COMPLETE O SEGUINTE
A) Transcreva do trecho sobre os Guarani-Kaiowá a parte que começa nas palavras "As igrejas evangélicas" e termina logo após "é punitivo assim.".
B) Diga se cada afirmação concorda com o trecho sobre os Guarani-Kaiowá, respondendo sim ou não e citando as palavras do trecho que decidem. (i) A expectativa de vida do maior grupo indígena do país é de 45 anos. (ii) As lideranças enviaram a carta somente ao governo. (iii) O deus Tupã ou Nhanderú é descrito como punitivo.
C) Segundo o trecho sobre os Guarani-Kaiowá, quais igrejas são as mais ardentes na luta para aniquilar uma crença milenar?

TRECHO SELECIONADO
::::

Pistolagem, homicídio, suicídio,
desnutrição, alcoolismo, racismo, narcotráfico, desmatamento e falta de terra.
A expectativa de vida do maior grupo indígena do país é de 45 anos, só
comparável à do Afeganistão.
Parece que as pessoas estão
começando a se dar conta da problemática indígena neste país. Também, não é à
toa. Depois das lideranças Guarani-Kaiowá enviarem uma carta ao governo e à
justiça onde revelam a situação em que vivem e a intenção de cometerem suicídio
coletivo por causa das ações praticadas por fazendeiros, pistoleiros e falta de
atitude do governo Federal parece finalmente, que as pessoas entenderam que não se trata de
mais um caso sem importância, que acontece lá, longe do alcance dos nossos
olhos e da nossa culpa. No entanto são muitas as questões que precisam ser
observadas nesse contexto.
A história dos índios do Brasil
sempre foi crítica. Não é só o problema da terra, muito mais do que isso, e
talvez o mais grave, seja a perda de sua história, o desvio antropológico de um
povo que se vê cercado por paredes culturais remanescentes da colonização e não
estou aqui falando da colonização do Brasil pelos portugueses, mas da
colonização pragmática à sua vontade, que lhes impõem dogmas e conceitos que
não são verdadeiramente seus. O trabalho de grupos religiosos que pregam uma
religiosidade muito contrária, na verdade, aos ensinamentos mais clássicos do
verdadeiro cristianismo disseminando um proselitismo religioso brutal, onde se
substituí Tupã ou Nhanderú, por um Cristo e uma cruz que não lhes pertence.
As igrejas evangélicas em
especial são as mais ardentes na luta ferrenha para aniquilar uma crença
milenar que, verdadeiramente, se sobrepõe aos ensinamentos e as práticas
pregadas. Essa luta é injusta e talvez seja a pior delas porque os índios
simplesmente não podem argumentar sobre algo que desconhecem. Está em seu
espírito e formação a religiosidade ritualística, o entendimento que as ações
de Tupã se apresentam nas matas, nos rios e no ar. Como podem trocar seu Deus
por outro que sequer lhe fez algum bem através de seus “enviados” que, por
sinal, desrespeitam, ameaçam, punem. O deus Tupã ou Nhanderú não é punitivo assim.

::::

AMOSTRA DE DADOS

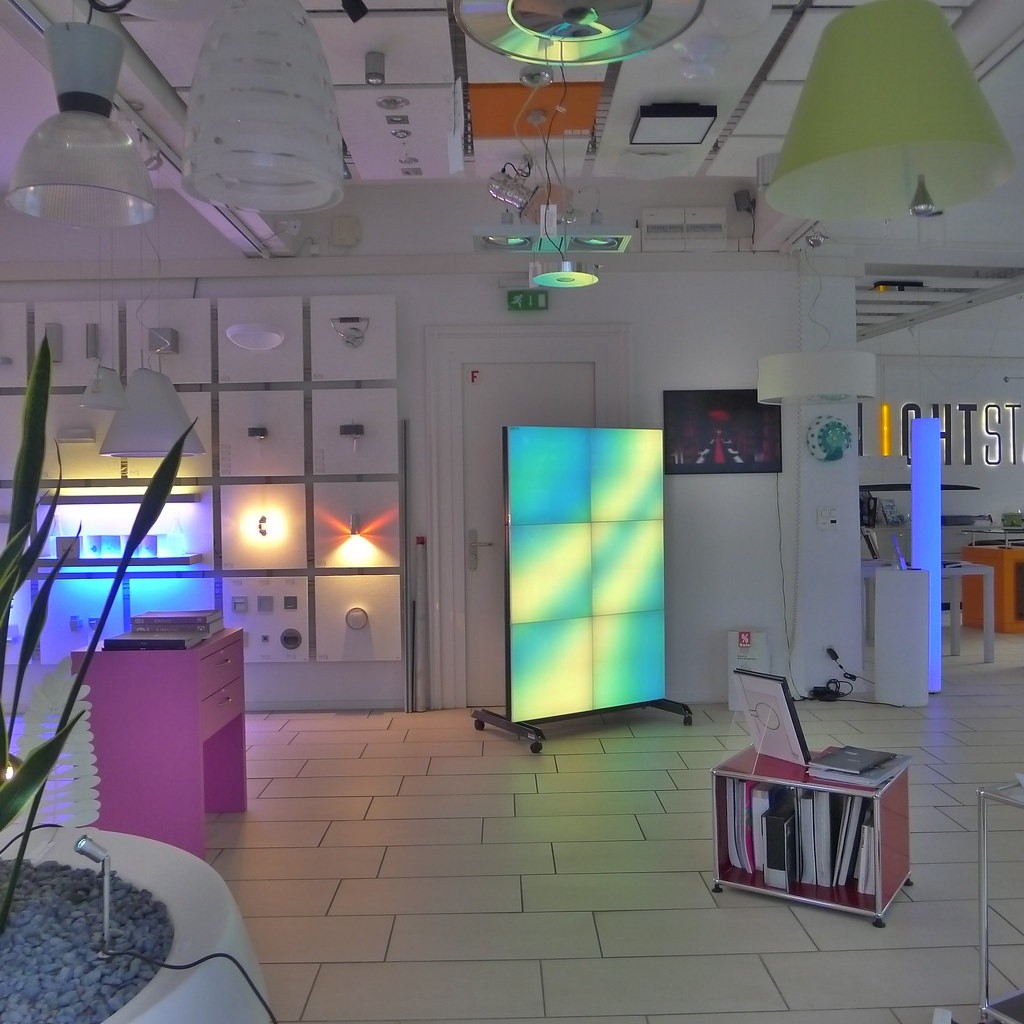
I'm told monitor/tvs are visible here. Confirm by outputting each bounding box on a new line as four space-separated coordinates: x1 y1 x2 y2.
663 390 782 474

::::

RESPOSTAS POR TAREFA
A)
As igrejas evangélicas em
especial são as mais ardentes na luta ferrenha para aniquilar uma crença
milenar que, verdadeiramente, se sobrepõe aos ensinamentos e as práticas
pregadas. Essa luta é injusta e talvez seja a pior delas porque os índios
simplesmente não podem argumentar sobre algo que desconhecem. Está em seu
espírito e formação a religiosidade ritualística, o entendimento que as ações
de Tupã se apresentam nas matas, nos rios e no ar. Como podem trocar seu Deus
por outro que sequer lhe fez algum bem através de seus “enviados” que, por
sinal, desrespeitam, ameaçam, punem. O deus Tupã ou Nhanderú não é punitivo assim.

B)
(i) Sim: "A expectativa de vida do maior grupo indígena do país é de 45 anos".
(ii) Não: "enviarem uma carta ao governo e à justiça".
(iii) Não: "O deus Tupã ou Nhanderú não é punitivo assim."

C) As igrejas evangélicas.